**WORK ITEM:** Give back only the lines in the records below from the one with "Pro Hunter - koszulka" to the one with "crisis-core-final-fantasy-vii", both inclusive, word for word.

START GIVEN DATA

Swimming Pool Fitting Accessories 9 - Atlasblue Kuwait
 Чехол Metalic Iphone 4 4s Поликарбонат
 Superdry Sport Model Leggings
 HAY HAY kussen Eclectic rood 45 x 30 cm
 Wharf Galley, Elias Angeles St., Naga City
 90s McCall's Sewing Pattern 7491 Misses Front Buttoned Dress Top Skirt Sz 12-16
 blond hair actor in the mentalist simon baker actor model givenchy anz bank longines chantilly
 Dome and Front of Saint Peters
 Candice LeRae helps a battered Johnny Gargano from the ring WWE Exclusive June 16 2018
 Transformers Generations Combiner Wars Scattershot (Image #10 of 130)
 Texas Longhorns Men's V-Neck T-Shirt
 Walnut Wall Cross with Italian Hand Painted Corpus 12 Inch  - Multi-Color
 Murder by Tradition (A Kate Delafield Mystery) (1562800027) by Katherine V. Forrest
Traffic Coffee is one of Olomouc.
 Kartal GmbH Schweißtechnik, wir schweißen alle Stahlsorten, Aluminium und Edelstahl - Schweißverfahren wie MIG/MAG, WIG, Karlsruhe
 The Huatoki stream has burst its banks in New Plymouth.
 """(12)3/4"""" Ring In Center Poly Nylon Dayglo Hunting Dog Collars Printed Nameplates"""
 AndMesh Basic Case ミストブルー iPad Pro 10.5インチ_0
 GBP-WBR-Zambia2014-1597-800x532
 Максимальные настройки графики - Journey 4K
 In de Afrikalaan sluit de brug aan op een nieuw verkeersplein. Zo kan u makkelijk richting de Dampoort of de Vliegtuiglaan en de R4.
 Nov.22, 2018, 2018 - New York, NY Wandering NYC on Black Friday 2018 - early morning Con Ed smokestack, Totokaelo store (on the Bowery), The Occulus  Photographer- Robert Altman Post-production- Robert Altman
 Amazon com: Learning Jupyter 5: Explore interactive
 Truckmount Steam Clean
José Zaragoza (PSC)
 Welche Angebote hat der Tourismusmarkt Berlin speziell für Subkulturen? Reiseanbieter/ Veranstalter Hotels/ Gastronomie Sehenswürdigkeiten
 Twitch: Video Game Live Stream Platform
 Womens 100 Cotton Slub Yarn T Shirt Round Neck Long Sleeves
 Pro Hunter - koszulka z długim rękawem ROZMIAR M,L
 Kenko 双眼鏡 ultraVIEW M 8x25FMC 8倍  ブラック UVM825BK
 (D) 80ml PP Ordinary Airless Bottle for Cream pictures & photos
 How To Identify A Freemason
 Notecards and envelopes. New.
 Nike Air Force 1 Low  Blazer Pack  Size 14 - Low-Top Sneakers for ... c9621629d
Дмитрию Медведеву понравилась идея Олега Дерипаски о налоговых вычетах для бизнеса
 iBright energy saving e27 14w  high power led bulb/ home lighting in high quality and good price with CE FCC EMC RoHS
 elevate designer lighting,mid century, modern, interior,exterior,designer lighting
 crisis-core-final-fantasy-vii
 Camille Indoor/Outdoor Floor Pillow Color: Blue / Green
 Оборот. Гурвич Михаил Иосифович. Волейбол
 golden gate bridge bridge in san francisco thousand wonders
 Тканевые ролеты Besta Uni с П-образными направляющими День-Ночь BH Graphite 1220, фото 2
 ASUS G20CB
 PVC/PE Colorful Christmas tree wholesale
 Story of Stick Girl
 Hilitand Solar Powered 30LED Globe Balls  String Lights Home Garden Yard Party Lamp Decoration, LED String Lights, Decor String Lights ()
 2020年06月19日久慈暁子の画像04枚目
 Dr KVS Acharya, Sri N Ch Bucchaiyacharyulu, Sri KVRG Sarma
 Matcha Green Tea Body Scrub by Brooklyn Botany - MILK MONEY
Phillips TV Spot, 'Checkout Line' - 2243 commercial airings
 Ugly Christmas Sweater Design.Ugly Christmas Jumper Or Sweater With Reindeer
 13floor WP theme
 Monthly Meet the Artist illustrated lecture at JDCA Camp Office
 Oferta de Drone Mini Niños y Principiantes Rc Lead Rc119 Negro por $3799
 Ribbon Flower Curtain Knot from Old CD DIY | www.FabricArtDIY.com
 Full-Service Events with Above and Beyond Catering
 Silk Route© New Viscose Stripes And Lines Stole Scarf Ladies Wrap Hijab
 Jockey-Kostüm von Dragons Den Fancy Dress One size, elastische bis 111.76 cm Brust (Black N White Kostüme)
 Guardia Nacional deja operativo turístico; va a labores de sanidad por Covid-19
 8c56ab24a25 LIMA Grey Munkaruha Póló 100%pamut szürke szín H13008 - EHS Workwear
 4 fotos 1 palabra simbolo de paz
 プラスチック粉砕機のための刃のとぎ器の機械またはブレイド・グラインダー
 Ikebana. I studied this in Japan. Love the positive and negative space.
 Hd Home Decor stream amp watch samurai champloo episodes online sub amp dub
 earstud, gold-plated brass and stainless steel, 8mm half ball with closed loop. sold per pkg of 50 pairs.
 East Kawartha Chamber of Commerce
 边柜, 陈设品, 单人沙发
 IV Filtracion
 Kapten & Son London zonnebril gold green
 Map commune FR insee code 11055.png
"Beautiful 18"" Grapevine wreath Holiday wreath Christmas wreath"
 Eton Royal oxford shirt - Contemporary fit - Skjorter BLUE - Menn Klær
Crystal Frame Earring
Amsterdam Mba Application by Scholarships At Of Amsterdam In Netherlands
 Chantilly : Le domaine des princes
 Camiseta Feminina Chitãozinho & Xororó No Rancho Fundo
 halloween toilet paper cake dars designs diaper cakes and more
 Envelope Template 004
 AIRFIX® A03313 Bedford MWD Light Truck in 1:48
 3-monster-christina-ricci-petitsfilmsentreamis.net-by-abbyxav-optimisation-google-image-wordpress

END GIVEN DATA

**RESPONSE:**
 Pro Hunter - koszulka z długim rękawem ROZMIAR M,L
 Kenko 双眼鏡 ultraVIEW M 8x25FMC 8倍  ブラック UVM825BK
 (D) 80ml PP Ordinary Airless Bottle for Cream pictures & photos
 How To Identify A Freemason
 Notecards and envelopes. New.
 Nike Air Force 1 Low  Blazer Pack  Size 14 - Low-Top Sneakers for ... c9621629d
Дмитрию Медведеву понравилась идея Олега Дерипаски о налоговых вычетах для бизнеса
 iBright energy saving e27 14w  high power led bulb/ home lighting in high quality and good price with CE FCC EMC RoHS
 elevate designer lighting,mid century, modern, interior,exterior,designer lighting
 crisis-core-final-fantasy-vii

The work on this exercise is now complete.